* [Available records]:
start
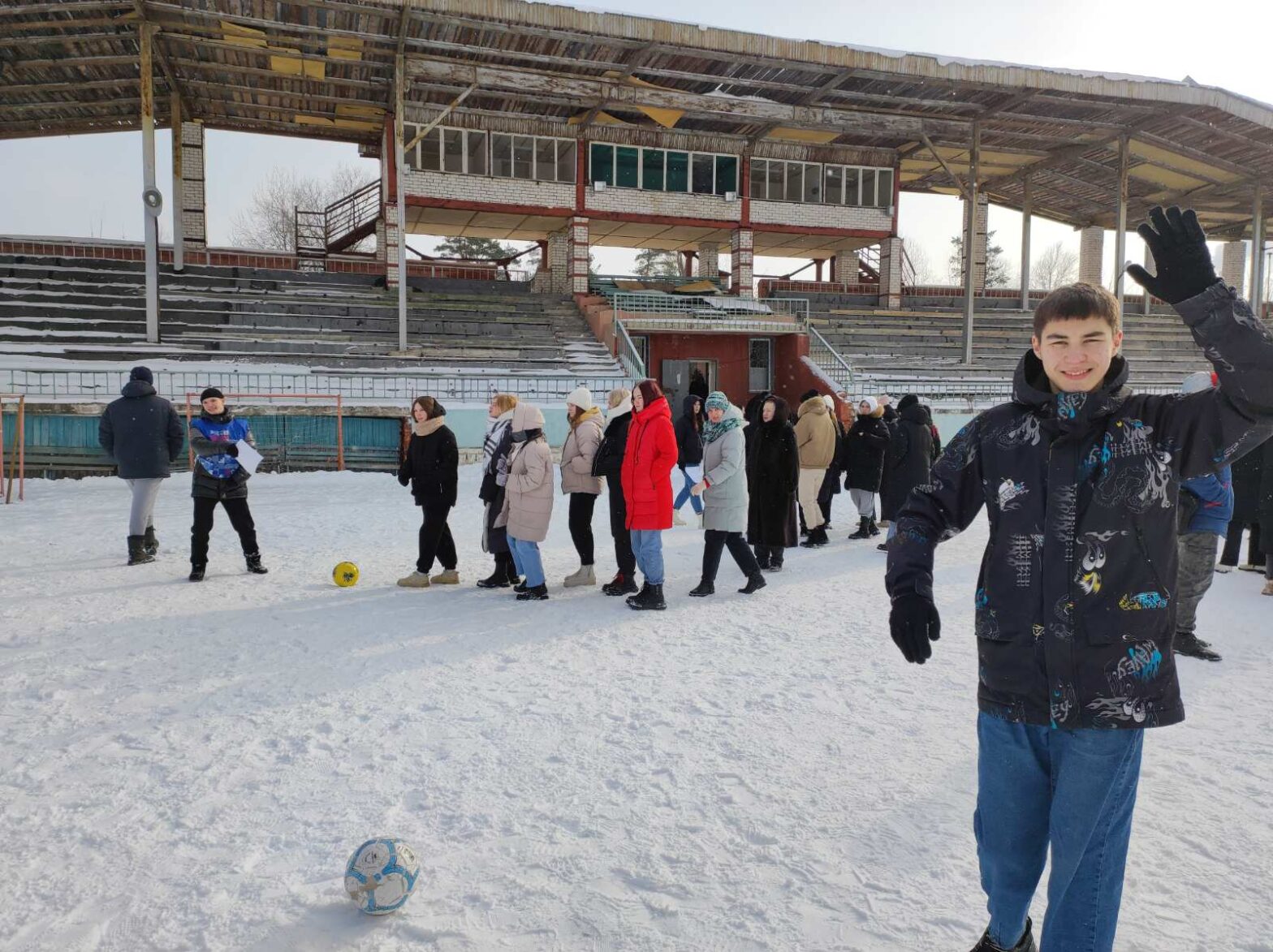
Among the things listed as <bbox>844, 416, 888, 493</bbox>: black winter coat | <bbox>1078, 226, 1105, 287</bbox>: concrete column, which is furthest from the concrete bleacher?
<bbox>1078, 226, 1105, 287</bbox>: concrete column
end
start
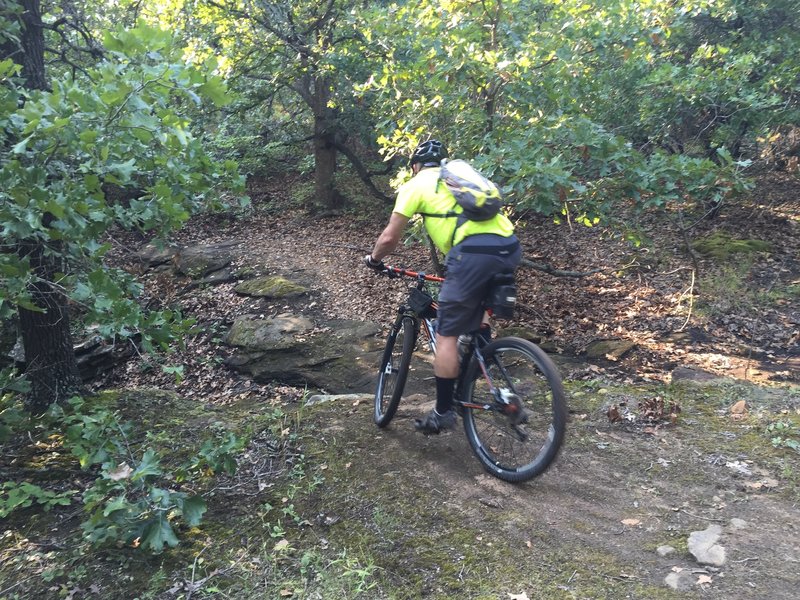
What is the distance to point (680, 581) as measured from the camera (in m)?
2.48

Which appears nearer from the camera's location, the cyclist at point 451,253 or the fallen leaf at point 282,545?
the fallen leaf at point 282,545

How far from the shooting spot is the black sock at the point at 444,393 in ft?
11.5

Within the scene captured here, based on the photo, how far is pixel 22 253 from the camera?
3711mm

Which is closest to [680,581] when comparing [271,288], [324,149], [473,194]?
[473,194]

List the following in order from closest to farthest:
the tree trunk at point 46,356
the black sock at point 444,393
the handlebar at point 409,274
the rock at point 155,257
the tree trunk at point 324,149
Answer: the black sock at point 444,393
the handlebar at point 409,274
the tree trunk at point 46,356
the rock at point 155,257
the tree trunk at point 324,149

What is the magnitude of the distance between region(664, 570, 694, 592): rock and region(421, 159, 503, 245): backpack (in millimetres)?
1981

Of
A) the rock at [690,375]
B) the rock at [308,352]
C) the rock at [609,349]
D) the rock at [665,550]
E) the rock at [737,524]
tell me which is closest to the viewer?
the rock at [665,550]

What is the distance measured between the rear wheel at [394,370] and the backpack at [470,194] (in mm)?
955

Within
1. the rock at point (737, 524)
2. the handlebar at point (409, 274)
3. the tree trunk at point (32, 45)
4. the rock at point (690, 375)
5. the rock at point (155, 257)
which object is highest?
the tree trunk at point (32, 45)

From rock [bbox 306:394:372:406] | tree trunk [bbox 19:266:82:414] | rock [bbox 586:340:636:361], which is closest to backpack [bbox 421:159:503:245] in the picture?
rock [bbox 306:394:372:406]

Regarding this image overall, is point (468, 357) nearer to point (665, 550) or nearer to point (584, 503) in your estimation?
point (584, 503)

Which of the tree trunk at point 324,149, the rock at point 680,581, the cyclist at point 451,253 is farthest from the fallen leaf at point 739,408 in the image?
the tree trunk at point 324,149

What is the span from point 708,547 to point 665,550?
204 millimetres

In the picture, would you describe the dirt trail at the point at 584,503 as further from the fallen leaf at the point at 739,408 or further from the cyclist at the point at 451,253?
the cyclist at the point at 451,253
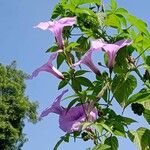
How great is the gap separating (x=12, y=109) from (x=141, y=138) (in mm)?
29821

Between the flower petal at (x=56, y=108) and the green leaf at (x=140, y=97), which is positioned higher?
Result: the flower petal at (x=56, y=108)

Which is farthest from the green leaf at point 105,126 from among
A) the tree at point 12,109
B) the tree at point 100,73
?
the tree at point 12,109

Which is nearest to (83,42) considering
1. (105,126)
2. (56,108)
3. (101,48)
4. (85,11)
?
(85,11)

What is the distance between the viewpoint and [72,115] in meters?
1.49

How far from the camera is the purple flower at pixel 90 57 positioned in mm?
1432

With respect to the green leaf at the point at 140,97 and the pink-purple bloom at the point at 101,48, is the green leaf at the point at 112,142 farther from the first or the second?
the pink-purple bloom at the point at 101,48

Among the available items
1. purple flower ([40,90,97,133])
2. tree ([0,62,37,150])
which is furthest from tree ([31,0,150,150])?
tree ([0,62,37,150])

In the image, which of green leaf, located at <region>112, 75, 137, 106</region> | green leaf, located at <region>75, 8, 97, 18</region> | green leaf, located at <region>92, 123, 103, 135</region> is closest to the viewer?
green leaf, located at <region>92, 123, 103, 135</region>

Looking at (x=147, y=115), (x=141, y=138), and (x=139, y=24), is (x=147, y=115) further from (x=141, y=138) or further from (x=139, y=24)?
end
start
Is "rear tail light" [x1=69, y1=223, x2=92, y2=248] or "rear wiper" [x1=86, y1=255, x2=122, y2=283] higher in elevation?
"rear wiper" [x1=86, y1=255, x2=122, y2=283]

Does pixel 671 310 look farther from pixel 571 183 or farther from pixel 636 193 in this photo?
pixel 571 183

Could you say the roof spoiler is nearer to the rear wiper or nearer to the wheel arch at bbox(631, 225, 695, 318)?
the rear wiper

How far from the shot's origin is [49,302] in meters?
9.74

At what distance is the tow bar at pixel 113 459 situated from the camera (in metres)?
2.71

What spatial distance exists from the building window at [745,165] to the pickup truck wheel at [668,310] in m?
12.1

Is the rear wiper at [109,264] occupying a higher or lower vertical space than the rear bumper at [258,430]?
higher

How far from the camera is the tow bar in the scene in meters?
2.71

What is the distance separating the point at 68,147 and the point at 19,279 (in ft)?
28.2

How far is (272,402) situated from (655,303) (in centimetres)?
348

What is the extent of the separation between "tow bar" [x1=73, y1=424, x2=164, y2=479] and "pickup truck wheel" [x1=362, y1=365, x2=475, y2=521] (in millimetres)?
end
* [Job]:
Count the lines in the rows above that contain the word "farther". Give only the number.

* [Response]:
2